"Blue economy” is a term making the rounds these days. It refers to the use of aquatic (i.e. oceans, lakes, rivers) resources for economic activities meant to support societal development.
That being said, is there anything new about the concept of a blue economy? How could it be since water lies at the base of all natural processes and is the pillar upon which human civilization has thrived (or declined) for millennia?
For ancient Egyptians, the blue economy was tied to the moods of the Nile and was at the center of all things. North American Indigenous Peoples had inland and coastal waterways underpinning their blue economy lifelines for commerce, food security and transport. Scandinavian Vikings added their own particular blue economy flair when they sailed across the ocean to secure other nations’ shiny things. In more modern times, industrialization has been shaped by offshore activities like resource extraction, fishing, energy and transport. Civilisation has relied on the blue economy for millennia.
However, there is a newness to this approach linked to the pressures that have resulted from decades of unsustainable economic growth that ignored critical natural limits. This sense of the blue economy being something new comes from the Sustainable Development Goals, agreed to at the United Nations in 2015, and which aim to balance our human needs with nature’s capacity to provide for those needs. So while a blue economy is not a new concept, a sustainable blue economy is.
A sustainable blue economy requires us to rethink what countries wish to derive from water-based activities. Is the intent to simply grow the scale of activities in order to increase financial wealth and our Gross Domestic Product? Or is the intent to increase human well-being and progress while maintaining natural health and operating within planetary limits? The decades of unsustainability which we are now having to deal with and challenging decisions show us that these two pathways are incompatible.
A sustainable blue economy therefore will require “sustainable blue economics” or in other words, new, innovative ways to help direct our economic pursuits and monitor whether our endeavours are achieving the progress we seem to desire. While the measurement of Gross Domestic Product (GDP) can tell you how a typical blue economy is doing, it can’t tell you how well you're doing with respect to a sustainable blue economy. That’s because GDP is designed to measure how much production and consumption is happening in an economy as well as the value of financial transactions that support it. It’s a statistical framework and does not support the ability to measure the qualities that are essential to the well-being of people and planet.
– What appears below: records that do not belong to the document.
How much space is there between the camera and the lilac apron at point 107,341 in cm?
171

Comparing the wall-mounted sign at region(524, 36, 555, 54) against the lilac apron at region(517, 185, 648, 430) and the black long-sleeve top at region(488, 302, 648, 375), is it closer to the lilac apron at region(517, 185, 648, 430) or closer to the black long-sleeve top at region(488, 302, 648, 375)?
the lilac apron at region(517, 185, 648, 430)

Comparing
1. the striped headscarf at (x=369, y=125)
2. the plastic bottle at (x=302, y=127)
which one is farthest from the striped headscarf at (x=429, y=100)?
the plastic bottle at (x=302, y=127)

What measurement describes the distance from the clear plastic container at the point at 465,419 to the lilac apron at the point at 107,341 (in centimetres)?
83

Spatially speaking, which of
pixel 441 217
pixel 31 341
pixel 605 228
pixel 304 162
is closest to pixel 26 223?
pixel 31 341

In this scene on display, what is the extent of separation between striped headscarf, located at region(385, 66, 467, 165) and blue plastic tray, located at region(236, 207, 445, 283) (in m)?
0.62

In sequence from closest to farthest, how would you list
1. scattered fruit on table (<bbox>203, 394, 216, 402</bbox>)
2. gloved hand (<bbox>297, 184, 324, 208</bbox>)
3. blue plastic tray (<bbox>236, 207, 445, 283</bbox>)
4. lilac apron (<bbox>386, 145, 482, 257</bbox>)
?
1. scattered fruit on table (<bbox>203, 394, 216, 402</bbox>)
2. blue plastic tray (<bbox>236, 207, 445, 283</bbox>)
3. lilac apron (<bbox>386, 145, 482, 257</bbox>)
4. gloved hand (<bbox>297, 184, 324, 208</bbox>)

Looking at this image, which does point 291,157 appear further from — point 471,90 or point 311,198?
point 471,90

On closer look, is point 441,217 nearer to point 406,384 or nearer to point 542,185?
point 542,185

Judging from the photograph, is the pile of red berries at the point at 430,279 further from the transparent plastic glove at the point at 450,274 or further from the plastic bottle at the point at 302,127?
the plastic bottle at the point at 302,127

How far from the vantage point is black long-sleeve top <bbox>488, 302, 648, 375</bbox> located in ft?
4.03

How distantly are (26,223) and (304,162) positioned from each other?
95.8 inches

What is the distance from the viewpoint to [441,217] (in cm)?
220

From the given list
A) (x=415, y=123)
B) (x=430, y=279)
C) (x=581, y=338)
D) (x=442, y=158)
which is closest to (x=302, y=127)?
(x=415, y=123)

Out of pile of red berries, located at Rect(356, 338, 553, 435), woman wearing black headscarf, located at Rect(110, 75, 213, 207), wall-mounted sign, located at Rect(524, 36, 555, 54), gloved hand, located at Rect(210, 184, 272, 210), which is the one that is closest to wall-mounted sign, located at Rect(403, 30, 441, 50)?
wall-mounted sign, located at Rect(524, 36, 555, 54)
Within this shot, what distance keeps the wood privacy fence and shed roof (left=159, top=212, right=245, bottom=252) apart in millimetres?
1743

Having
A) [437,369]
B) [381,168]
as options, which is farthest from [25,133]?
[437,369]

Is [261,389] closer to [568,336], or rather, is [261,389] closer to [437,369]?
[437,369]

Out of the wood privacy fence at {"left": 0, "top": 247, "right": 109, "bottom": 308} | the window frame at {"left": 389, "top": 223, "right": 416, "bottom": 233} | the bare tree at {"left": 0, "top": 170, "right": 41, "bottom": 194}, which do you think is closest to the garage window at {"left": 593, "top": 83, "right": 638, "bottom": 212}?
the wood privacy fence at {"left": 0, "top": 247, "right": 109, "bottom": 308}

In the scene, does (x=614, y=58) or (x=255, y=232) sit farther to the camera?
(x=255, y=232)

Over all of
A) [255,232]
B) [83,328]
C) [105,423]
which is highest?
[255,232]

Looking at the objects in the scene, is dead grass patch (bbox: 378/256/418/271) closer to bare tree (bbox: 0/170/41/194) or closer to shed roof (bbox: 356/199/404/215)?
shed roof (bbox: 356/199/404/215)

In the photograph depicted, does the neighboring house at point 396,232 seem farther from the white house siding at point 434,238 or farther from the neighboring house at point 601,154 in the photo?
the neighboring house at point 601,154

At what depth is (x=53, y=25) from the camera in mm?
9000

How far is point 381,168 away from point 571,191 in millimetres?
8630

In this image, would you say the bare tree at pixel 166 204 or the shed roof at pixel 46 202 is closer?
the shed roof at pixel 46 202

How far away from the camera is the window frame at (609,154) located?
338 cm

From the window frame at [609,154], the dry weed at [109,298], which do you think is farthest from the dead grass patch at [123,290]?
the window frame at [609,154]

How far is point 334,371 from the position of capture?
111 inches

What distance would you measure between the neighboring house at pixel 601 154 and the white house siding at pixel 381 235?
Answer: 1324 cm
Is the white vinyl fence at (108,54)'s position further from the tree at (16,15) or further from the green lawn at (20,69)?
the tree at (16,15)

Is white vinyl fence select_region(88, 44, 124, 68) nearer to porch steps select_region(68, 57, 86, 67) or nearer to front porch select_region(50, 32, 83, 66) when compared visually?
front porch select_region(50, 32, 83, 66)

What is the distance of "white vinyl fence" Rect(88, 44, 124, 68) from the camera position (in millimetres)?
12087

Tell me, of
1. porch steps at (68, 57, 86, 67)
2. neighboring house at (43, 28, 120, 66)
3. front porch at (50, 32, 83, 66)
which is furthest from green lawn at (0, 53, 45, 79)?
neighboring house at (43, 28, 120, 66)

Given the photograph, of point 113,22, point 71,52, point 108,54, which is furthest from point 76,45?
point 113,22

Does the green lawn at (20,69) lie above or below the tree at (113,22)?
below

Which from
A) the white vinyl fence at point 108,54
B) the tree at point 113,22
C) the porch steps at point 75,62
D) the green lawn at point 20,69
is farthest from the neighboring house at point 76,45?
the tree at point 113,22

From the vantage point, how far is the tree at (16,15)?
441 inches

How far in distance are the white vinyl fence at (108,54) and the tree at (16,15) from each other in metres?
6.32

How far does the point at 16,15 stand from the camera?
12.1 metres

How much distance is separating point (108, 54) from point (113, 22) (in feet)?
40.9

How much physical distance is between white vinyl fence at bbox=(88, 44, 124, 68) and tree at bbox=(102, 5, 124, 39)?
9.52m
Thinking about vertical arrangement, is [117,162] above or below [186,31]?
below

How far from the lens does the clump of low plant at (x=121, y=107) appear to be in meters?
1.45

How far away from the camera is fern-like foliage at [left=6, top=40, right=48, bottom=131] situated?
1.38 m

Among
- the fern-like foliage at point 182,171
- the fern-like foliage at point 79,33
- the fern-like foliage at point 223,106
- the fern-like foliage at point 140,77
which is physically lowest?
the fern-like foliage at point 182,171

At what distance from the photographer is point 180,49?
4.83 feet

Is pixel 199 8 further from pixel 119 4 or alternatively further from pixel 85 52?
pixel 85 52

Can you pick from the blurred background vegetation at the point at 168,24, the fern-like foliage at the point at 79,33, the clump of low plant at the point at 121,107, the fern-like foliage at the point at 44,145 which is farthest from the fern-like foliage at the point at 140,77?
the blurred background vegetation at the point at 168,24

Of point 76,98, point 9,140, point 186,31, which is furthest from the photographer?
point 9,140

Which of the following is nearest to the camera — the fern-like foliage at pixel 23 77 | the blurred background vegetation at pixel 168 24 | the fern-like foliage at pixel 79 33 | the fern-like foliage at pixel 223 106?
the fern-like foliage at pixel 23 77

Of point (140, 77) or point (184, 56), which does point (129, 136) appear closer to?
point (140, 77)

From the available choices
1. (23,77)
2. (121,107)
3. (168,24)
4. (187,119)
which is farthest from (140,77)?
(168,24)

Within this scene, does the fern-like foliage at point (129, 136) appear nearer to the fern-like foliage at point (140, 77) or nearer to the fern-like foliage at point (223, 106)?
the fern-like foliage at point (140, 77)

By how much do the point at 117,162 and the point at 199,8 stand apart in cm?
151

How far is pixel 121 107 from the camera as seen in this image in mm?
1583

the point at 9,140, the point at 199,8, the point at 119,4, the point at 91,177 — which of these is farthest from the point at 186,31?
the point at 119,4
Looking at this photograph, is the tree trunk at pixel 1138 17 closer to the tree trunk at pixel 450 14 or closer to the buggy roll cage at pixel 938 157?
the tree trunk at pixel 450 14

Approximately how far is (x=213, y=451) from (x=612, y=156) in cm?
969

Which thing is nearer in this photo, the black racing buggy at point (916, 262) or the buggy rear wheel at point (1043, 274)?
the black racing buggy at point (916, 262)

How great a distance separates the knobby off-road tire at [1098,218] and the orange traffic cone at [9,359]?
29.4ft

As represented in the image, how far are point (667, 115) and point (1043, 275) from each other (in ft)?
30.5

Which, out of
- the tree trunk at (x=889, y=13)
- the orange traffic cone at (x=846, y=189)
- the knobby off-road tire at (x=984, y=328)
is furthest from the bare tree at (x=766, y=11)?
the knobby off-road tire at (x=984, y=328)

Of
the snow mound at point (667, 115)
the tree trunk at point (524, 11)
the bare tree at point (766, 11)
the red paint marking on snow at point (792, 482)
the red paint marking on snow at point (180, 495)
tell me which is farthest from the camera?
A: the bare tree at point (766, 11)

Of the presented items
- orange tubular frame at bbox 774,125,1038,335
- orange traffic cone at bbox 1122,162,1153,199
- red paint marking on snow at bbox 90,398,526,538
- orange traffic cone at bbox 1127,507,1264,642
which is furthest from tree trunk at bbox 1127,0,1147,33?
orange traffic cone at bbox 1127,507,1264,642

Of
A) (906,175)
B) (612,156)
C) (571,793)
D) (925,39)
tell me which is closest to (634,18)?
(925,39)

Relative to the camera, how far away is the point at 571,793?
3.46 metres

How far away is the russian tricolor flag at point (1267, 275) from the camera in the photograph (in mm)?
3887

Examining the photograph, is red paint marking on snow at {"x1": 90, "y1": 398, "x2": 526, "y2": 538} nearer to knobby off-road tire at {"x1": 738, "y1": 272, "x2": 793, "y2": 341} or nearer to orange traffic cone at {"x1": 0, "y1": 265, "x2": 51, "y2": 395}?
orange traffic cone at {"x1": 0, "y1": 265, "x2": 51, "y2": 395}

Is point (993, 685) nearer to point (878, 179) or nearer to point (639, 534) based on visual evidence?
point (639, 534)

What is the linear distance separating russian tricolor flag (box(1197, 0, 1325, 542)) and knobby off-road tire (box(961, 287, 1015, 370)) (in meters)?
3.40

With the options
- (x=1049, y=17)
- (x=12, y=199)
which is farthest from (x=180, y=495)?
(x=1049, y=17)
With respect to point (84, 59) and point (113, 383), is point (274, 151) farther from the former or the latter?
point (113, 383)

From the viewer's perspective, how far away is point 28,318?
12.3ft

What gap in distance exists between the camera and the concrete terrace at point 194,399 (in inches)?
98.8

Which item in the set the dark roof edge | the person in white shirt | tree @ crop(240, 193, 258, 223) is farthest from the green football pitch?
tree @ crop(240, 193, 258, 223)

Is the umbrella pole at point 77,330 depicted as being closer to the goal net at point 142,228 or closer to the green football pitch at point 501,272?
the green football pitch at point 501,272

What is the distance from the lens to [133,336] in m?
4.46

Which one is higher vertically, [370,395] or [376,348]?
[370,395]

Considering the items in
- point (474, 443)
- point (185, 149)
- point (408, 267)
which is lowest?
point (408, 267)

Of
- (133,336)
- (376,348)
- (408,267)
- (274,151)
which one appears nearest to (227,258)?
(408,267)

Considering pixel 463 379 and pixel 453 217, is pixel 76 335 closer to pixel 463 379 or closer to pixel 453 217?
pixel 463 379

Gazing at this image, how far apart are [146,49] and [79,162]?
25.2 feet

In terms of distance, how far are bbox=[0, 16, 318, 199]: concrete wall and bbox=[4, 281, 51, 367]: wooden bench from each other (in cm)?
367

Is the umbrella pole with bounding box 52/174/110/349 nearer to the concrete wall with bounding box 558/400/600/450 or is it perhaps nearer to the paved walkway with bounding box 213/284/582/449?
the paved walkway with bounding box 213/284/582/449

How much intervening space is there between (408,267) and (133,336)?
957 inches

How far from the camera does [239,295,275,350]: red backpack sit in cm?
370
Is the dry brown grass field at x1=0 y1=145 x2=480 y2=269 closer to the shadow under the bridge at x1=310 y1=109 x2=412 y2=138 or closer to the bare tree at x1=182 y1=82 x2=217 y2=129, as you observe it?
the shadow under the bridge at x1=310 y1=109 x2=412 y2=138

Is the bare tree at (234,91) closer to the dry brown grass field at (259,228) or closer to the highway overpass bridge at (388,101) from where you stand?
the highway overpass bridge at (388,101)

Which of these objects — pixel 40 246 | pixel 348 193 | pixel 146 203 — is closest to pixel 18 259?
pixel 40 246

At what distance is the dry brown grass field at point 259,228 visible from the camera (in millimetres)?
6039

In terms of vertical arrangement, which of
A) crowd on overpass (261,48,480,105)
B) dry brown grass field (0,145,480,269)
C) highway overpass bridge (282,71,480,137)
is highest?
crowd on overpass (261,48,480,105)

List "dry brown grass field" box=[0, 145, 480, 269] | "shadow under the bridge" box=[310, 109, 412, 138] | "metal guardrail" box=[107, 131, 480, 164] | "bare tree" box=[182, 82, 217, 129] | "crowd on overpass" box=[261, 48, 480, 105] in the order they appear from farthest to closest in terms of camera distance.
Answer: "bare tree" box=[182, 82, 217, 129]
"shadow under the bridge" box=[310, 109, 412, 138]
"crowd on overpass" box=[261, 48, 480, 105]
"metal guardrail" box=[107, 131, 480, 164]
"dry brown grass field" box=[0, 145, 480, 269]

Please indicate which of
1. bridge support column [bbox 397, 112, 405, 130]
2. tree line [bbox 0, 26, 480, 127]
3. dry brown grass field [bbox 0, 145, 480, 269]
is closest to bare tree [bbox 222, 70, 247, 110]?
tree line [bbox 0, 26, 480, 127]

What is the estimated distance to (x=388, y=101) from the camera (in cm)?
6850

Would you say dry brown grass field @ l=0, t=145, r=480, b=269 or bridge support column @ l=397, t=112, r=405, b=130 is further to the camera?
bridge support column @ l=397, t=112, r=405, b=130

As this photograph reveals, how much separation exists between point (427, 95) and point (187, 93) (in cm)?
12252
The Sustainable Development Goals framework offers guidance into what could define sustainable blue economies. And yet that remains only part of the solution. For one thing, economics itself needs to evolve as a science. When the real world evidence contradicts the theoretical framework, that framework needs to be changed. So far, the pressure has been to make the real world fit a flawed framework. Considering that over 70% of the Earth is actually water, the recent global drive to establish sustainable blue economies offers an unprecedented opportunity to promote new economic thinking.